Thanks for listing the recipe here, I lost mine and was in a panic trying to track it down to make for our 4th anniversary - you saved a romantic dinner for two!

Posted by: Keith | Jan 19, 2006 6:00:43 PM

I couldn't agree with you more about lusting after the NYT Mac N Cheese. My lovely wife set out to make it for me after an especially tough day at work this week. Right off the bat she cautioned me that the recipe did not sound right. Well, she was right and all I can say is that it was one the most disgusting thing my tastebuds ever witnessed.
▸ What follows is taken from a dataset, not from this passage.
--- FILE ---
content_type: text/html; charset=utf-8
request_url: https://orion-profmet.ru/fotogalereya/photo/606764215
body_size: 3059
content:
Just this morning she told me of someone elses article on the NYT Mac-n-Cheese endeavor.

http://www.slate.com/id/2134290/?nav=tap3

Posted by: Rich | Jan 15, 2006 8:34:19 AM

I read your article about "More Cheese Please. My family is from the South, and we don't go through all of the things that you did. The most simplest receipe (and quickest) for Mac & Cheese is:
1 16oz Velvetta Cheese
1 16oz Colby Cheese
1 16oz Bag of mixed Montrey Jack Cheese (it has white & yellow cheese)
1 can of PET milk
2 eggs
1 box of either elbow or shells macaroni
1/2 tsp salt and pepper to taste
Pepprika (sprinkle over the top)
Use a large baking dish

The eggs replace the white sauce (Try it and let me know what you think)

Posted by: Jean Crawford | Jan 11, 2006 10:57:23 AM

Thank you again Joe. I'm off to the grocery store to get the ingredients...

Jason Michael
www.jasonmichaelphoto.com

Posted by: Jason Michael | Jan 9, 2006 5:10:28 PM

You can indeed make an easy (and good) mac and cheese without sauce. The trick is to use meltable cheeses (one or more of Emmenthaler, Gruyere, cheddar works well) and bake it slowly (325 for an hour). Use one pound of cheese per pound of pasta. Grease dish. Alternate layers of al dente pasta with a layer of grated cheese. Top with lots of cheese. Dot with butter and pour a cup of cream (or half 'n' half or milk) and bake slowly. To die for.
http://riannanworld.typepad.com/my_weblog/2005/08/comfort_foods.html

Posted by: riannan | Jan 9, 2006 5:59:03 AM

Hi, about the tape dispenser from Scotch:
http://www.smartstuff.se/
I just wanted to say that I like it too!

Nilla - Tankebubblor

Posted by: Nilla | Jan 9, 2006 5:26:13 AM

There are few truths about great macaroni and cheese.

1) Like the famous Heisenberg Uncertainty Principle that states you cannot observe the position and the momentum of a sub-atomic particle at the same time (you ruin one by observing the other), I have a theory about Macroni and Cheese (and a few other decadent foods): Assuming you are not under the age of 12 and therefore blissfully ignorant of heath issues, "you cannot observe the making and partake of the eating of the same MacN'Cheese." It simply must be made for you -- out of sight. You can order and eat it at a restaurant. But its better if its just served to you by accident. Which is a rare miracle. A divine providence actually. I had a girlfriend once, a genius, who knew this.

2) Good MacN'Cheese, the really unhealthy, spiritually uplifting stuff, can come in a box...it's not as transcendant as homemade, but, like Coke and Movie Theater popcorn, eating all of a so-called "serving" should be illegal...like crack...and bacon-cheeseburgers.

3) The closest thing to a healthy quick-MacN'Cheese-fix you can get is "Annie's
Organic Shells and Real Aged Wisconsin Cheddar"...available at the link below...but don't go there unless you can resist the tempation to click the "order-a-whole-case" button (cruel, very cruel). It's also available in most Whole Foods stores.

http://www.annies.com/products/orgagedched.html

ps: for a kinky mood, try the Bunny shaped pasta (it's not Organic, but it is "Natural" whatever that means):

http://www.annies.com/products/bunny.html


Posted by: sb | Jan 8, 2006 10:00:19 PM

Remember that thing Johnny Depp did with his tongue in Fear and Loathing when he took Adrinochrome... that "lualualuala" thing?

Yeah... that picture is making me do that.

I feel like I could eat a horse. A horse made of mac & cheese.